LOC CEO Danny Jordaan slammed the fact that there has been more enthusiasm from countries such as Australia and Canada than from South Africa: “It is disappointing. It will be a poor show if television audiences see empty stadiums at the Confederations Cup. If the random draw for phase one tickets was to take place now, 750 000 tickets would go overseas and 500 would be left for South Africa."
So, what exactly has gone so terribly wrong that locals are shunning the Confed Cup tickets, with just three months to go to kick-off?

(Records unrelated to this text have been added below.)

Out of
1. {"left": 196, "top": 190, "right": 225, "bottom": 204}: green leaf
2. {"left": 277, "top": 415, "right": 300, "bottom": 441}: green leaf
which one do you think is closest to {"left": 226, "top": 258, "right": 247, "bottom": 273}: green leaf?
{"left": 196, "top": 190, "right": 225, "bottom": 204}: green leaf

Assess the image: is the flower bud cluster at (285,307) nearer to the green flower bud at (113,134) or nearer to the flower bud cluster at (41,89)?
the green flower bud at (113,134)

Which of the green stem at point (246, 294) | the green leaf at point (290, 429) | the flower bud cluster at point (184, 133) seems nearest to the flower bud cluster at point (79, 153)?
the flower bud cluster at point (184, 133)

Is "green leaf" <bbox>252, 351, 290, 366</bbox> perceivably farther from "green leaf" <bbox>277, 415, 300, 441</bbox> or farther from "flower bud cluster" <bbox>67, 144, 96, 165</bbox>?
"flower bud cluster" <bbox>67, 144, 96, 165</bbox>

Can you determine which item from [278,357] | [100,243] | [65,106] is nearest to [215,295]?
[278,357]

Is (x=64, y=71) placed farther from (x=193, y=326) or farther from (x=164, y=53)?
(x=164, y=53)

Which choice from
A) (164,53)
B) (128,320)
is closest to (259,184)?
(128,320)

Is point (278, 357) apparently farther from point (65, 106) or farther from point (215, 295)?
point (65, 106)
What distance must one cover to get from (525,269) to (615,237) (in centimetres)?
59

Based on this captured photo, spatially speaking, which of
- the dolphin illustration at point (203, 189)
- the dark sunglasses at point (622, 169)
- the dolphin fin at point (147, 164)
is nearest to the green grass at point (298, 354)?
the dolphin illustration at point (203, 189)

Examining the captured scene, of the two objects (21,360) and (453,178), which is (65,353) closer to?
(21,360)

While the process of procuring tickets has been designed to maximise branding mileage for one of the local sponsors (by driving traffic to FNB branches and issuing FNB-branded credit-card-like specimens in substitution for tickets), it forces the user to undergo a complex application process and read through eight pages of small print match schedules, ticket categories, ticket sales phases, ticket products, ticket prices, and ticket application guidelines, before being able to select the letters of the respective group teams, such as A3 vs A4 and B1 vs B3 (not knowing which teams are represented by the letters) and calculating the applicable price manually.
Once completed, the prospective buyer has to hand in the application form and then wait for weeks before being notified of the outcome of their application.

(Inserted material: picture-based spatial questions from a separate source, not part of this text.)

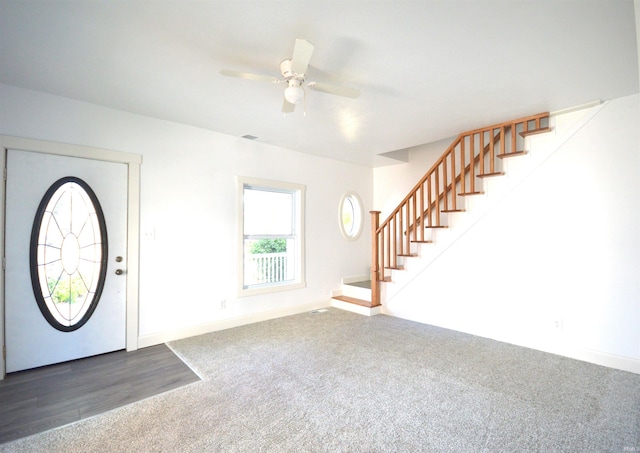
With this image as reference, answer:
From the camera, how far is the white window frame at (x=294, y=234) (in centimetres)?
427

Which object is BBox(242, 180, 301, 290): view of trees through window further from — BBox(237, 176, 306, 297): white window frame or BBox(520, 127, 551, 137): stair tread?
BBox(520, 127, 551, 137): stair tread

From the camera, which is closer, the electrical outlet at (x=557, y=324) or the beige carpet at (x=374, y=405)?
the beige carpet at (x=374, y=405)

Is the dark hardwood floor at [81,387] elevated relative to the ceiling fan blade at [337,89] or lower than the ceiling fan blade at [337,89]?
lower

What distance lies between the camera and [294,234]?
5051 mm

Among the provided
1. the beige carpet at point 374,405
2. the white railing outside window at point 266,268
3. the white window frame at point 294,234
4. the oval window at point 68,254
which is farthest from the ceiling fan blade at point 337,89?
the white railing outside window at point 266,268

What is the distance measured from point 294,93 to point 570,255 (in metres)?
3.27

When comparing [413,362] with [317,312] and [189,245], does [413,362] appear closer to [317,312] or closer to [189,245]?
[317,312]

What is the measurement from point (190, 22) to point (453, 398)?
10.6 ft

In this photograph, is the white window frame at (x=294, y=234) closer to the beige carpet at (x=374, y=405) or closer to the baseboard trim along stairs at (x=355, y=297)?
the baseboard trim along stairs at (x=355, y=297)

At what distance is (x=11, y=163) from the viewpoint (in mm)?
2848

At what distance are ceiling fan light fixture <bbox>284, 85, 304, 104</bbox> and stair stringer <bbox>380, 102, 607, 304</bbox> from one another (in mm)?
2787

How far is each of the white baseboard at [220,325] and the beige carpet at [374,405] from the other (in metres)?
0.22

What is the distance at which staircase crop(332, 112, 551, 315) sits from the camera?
3740 mm

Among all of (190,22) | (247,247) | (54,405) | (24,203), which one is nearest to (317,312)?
(247,247)
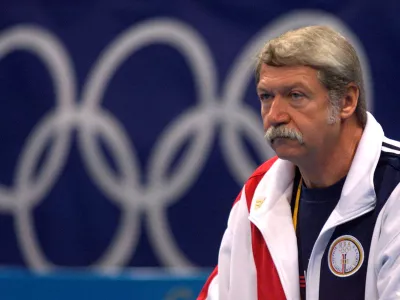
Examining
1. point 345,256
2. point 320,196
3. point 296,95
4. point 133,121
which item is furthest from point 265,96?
point 133,121

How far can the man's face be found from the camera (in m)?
2.32

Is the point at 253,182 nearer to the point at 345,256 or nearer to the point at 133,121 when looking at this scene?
the point at 345,256

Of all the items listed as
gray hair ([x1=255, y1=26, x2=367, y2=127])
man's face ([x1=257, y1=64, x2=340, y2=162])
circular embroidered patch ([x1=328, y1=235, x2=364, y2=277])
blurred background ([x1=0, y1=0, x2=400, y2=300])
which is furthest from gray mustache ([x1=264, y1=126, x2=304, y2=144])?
blurred background ([x1=0, y1=0, x2=400, y2=300])

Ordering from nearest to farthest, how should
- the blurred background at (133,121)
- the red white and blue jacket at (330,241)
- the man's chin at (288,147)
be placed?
the red white and blue jacket at (330,241)
the man's chin at (288,147)
the blurred background at (133,121)

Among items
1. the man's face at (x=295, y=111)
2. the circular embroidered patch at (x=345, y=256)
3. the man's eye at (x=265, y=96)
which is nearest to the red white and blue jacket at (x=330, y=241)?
the circular embroidered patch at (x=345, y=256)

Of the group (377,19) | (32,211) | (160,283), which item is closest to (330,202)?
(160,283)

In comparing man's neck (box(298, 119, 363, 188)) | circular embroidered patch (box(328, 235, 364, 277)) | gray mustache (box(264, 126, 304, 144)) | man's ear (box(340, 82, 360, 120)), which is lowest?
circular embroidered patch (box(328, 235, 364, 277))

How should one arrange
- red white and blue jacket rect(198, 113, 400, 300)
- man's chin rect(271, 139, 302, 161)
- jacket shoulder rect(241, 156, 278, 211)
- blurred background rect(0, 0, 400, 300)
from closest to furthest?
red white and blue jacket rect(198, 113, 400, 300) → man's chin rect(271, 139, 302, 161) → jacket shoulder rect(241, 156, 278, 211) → blurred background rect(0, 0, 400, 300)

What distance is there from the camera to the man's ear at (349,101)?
238cm

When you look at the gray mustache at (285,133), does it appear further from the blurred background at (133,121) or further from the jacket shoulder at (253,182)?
the blurred background at (133,121)

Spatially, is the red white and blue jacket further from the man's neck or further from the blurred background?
the blurred background

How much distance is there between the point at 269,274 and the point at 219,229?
2756 millimetres

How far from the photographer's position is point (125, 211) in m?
5.33

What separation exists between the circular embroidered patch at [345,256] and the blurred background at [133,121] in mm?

Unfortunately, such hopes could easily prove futile, as evidenced at the 2007 Cricket World Cup, when sponsors turned all their attention to sanitising the events against potential ambush marketing and neglecting to promote the games to the local population. Not surprisingly, the ICC event was characterised by small crowds and a lack of atmosphere.

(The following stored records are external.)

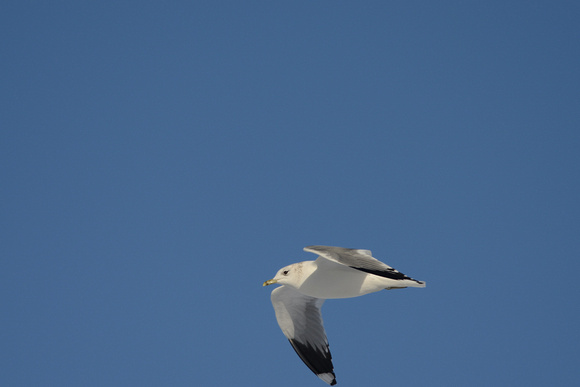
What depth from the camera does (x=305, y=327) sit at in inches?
360

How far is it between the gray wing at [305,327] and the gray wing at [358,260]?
2021 millimetres

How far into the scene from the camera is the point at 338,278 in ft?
25.3

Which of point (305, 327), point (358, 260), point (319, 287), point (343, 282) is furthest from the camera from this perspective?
point (305, 327)

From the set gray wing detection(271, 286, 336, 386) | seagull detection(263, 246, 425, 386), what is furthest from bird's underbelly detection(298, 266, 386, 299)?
gray wing detection(271, 286, 336, 386)

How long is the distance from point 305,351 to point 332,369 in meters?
0.47

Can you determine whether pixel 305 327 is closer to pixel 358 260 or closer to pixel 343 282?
pixel 343 282

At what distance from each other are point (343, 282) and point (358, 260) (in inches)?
41.8

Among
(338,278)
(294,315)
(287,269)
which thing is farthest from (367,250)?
(294,315)

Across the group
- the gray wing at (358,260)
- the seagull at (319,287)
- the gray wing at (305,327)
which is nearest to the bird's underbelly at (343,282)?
the seagull at (319,287)

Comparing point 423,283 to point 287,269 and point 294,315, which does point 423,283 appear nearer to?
point 287,269

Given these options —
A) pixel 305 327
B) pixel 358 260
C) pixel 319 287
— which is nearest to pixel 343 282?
pixel 319 287

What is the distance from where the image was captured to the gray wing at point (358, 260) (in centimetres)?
634

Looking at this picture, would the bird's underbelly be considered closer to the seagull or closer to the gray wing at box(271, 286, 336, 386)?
the seagull

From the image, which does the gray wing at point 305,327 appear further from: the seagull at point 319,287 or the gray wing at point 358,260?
the gray wing at point 358,260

Said Caribbean cricket analyst Tony Becca, "The world cup was not promoted as a West Indian World Cup but as a world cup for the world... They went for North American tourists so much that they ignored the local population... I kept telling them that all the world cups I've been to, the majority of the crowd has been local."
At the end of last week's LOC press conference, Valcke stressed that the LOC had appointed a signage company to promote the Confed Cup. But will advertising suffice to drive ticket sales up dramatically over the remaining 90 days?
According to Simon Anholt, the author of the quarterly Nation Brand Index, “one can compel people to do most things, but one cannot compel them to be enthusiastic; and an enthusiastic population is a prerequisite for building a powerful international reputation.”
Rather than beautifying the packaging of the Confed Cup, we have to make sure that the product is not only user-friendly but also compels South Africans emotionally to get involved in 2010.